Short task –
Count the lines below that contain the string "results", matching case exactly. Reply with the number only.

Data entries –
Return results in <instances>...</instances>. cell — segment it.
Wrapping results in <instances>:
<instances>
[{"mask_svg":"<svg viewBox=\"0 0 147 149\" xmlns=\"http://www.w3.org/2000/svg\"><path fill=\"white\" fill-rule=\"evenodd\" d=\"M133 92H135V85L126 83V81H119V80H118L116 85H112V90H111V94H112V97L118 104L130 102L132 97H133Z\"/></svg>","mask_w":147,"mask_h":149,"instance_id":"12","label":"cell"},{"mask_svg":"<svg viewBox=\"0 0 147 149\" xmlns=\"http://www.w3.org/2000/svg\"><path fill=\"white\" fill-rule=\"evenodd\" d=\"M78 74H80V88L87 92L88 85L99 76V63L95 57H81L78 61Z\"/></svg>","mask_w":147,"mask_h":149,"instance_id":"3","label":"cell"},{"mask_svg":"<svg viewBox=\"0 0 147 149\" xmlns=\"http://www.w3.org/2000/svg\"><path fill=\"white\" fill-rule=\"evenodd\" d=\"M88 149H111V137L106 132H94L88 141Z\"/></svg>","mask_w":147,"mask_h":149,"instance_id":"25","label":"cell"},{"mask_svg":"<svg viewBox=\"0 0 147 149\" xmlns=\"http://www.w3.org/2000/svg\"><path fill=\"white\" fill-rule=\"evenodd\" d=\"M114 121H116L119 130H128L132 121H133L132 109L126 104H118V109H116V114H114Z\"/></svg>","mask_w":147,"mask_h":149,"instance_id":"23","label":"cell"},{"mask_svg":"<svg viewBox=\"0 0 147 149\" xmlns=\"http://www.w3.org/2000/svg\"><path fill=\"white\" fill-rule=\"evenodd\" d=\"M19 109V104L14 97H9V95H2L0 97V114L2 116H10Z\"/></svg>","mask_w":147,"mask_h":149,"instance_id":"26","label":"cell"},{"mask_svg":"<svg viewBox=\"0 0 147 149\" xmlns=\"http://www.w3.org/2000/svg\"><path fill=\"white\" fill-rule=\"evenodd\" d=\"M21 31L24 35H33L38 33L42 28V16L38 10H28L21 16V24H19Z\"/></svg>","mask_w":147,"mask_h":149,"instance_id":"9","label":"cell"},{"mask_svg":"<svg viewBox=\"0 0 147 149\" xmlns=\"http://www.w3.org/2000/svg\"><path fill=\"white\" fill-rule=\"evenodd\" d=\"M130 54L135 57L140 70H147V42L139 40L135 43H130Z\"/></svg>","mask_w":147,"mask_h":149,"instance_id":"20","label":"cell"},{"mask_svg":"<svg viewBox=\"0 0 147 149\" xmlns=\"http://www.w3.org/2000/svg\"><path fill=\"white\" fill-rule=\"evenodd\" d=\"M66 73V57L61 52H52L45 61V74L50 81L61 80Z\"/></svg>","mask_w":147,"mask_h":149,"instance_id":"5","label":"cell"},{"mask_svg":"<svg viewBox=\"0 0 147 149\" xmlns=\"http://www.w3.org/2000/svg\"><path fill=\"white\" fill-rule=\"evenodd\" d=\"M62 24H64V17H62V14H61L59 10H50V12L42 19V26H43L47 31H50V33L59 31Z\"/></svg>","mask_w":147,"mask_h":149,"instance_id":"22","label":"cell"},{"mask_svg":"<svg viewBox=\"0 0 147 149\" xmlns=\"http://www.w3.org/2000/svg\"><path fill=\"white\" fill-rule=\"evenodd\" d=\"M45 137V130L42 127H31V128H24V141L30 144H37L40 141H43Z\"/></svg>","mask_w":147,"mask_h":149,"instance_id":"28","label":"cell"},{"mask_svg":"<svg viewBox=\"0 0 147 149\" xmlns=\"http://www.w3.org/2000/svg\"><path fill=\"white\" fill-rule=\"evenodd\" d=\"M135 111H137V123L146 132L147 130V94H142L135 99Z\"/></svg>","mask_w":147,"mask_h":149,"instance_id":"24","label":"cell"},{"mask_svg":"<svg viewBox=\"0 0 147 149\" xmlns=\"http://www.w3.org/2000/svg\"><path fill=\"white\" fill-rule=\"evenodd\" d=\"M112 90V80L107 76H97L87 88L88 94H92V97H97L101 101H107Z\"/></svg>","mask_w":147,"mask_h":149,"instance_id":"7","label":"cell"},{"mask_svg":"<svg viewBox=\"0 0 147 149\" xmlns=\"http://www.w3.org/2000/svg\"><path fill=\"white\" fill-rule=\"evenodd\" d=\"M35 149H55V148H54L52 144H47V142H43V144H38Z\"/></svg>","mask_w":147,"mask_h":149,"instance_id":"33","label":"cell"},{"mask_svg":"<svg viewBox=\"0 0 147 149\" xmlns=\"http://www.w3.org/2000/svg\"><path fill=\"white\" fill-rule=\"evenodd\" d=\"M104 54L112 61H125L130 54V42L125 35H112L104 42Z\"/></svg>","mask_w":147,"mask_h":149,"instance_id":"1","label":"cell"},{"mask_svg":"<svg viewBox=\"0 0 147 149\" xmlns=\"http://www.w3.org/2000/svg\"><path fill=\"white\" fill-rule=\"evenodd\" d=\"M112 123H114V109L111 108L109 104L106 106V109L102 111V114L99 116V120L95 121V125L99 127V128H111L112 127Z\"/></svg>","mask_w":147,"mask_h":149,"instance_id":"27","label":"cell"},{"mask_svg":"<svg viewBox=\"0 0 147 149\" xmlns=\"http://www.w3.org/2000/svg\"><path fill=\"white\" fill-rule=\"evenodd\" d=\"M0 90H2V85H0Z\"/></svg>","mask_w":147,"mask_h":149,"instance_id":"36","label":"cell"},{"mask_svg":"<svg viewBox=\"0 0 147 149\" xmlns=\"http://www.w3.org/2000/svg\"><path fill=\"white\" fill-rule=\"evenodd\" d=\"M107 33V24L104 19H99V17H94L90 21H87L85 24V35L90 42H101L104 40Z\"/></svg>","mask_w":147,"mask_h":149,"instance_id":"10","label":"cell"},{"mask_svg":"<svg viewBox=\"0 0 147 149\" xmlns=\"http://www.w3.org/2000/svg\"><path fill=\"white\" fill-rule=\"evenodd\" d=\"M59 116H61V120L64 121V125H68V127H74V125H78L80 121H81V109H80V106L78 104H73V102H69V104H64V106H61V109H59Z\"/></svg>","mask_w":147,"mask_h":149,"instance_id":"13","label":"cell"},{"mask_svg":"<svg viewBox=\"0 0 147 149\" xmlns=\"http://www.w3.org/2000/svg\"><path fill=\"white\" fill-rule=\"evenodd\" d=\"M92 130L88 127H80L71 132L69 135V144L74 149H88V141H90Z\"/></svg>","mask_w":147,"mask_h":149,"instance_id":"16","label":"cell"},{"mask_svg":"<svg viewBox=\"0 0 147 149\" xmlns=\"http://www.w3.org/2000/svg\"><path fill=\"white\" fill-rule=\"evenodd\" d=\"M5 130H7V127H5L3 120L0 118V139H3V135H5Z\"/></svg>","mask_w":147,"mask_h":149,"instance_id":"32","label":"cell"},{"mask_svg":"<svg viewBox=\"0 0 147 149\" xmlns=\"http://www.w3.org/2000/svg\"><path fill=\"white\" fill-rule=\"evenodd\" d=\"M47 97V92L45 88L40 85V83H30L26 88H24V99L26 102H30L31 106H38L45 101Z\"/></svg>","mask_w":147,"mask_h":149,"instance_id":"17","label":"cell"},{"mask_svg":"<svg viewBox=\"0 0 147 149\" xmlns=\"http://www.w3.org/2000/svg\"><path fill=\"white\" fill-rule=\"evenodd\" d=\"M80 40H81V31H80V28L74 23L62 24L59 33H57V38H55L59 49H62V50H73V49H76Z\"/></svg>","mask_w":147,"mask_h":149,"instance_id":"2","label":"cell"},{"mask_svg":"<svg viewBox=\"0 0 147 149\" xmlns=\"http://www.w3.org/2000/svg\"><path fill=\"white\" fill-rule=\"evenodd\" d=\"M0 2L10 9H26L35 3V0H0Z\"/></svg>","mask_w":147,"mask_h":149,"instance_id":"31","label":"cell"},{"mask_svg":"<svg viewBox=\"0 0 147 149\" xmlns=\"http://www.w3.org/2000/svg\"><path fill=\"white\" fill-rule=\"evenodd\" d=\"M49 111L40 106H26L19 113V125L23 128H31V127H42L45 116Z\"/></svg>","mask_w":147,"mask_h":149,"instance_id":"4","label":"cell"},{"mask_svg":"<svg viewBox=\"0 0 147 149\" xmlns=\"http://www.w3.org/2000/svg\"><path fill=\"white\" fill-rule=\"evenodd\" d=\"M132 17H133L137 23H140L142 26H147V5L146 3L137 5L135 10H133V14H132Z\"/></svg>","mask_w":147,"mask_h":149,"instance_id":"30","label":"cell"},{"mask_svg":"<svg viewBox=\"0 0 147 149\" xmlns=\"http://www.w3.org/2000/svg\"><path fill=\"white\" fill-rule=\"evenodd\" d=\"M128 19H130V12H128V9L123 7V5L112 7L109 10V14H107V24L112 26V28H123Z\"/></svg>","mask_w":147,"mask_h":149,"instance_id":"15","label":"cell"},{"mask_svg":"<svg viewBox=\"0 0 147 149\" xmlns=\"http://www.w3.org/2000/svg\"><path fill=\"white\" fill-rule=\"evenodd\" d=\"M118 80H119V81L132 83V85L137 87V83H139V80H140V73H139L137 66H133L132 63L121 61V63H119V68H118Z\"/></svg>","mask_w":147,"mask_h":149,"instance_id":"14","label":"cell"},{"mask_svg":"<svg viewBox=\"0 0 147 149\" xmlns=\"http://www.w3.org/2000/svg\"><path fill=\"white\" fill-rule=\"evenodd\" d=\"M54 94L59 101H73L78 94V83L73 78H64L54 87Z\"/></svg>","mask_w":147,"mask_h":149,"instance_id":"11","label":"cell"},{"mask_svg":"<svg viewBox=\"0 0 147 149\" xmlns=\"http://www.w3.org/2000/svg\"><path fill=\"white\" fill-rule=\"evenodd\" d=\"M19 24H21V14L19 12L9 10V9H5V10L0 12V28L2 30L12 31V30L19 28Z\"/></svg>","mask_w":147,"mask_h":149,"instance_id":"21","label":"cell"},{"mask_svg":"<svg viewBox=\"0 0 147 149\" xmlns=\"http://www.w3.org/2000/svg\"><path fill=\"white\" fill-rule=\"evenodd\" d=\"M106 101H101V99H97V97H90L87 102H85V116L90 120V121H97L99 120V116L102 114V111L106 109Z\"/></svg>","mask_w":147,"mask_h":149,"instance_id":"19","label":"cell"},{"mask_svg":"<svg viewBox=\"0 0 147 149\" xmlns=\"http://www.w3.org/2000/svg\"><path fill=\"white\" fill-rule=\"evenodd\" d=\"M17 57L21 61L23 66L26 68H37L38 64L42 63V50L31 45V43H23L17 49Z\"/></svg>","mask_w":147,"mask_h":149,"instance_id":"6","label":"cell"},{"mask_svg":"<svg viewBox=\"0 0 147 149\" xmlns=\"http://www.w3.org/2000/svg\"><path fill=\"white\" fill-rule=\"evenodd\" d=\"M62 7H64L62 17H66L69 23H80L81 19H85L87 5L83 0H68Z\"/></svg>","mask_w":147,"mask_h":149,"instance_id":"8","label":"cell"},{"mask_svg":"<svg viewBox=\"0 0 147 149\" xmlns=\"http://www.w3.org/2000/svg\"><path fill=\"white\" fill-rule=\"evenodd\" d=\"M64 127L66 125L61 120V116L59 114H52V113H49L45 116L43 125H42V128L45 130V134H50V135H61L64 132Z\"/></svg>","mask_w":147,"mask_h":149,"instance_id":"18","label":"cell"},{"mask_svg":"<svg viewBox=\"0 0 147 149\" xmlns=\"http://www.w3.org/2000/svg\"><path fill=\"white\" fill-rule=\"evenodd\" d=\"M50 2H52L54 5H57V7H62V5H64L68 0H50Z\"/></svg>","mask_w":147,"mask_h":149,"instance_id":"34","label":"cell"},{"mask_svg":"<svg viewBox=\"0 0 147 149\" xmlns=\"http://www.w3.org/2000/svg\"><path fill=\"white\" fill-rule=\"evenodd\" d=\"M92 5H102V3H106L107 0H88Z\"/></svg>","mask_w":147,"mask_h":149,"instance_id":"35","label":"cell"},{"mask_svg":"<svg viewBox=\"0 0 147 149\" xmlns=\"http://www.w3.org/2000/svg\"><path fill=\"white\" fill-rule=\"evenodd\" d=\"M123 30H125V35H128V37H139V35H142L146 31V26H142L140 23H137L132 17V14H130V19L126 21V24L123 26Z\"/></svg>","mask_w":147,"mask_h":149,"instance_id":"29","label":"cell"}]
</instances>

Response for this exercise –
2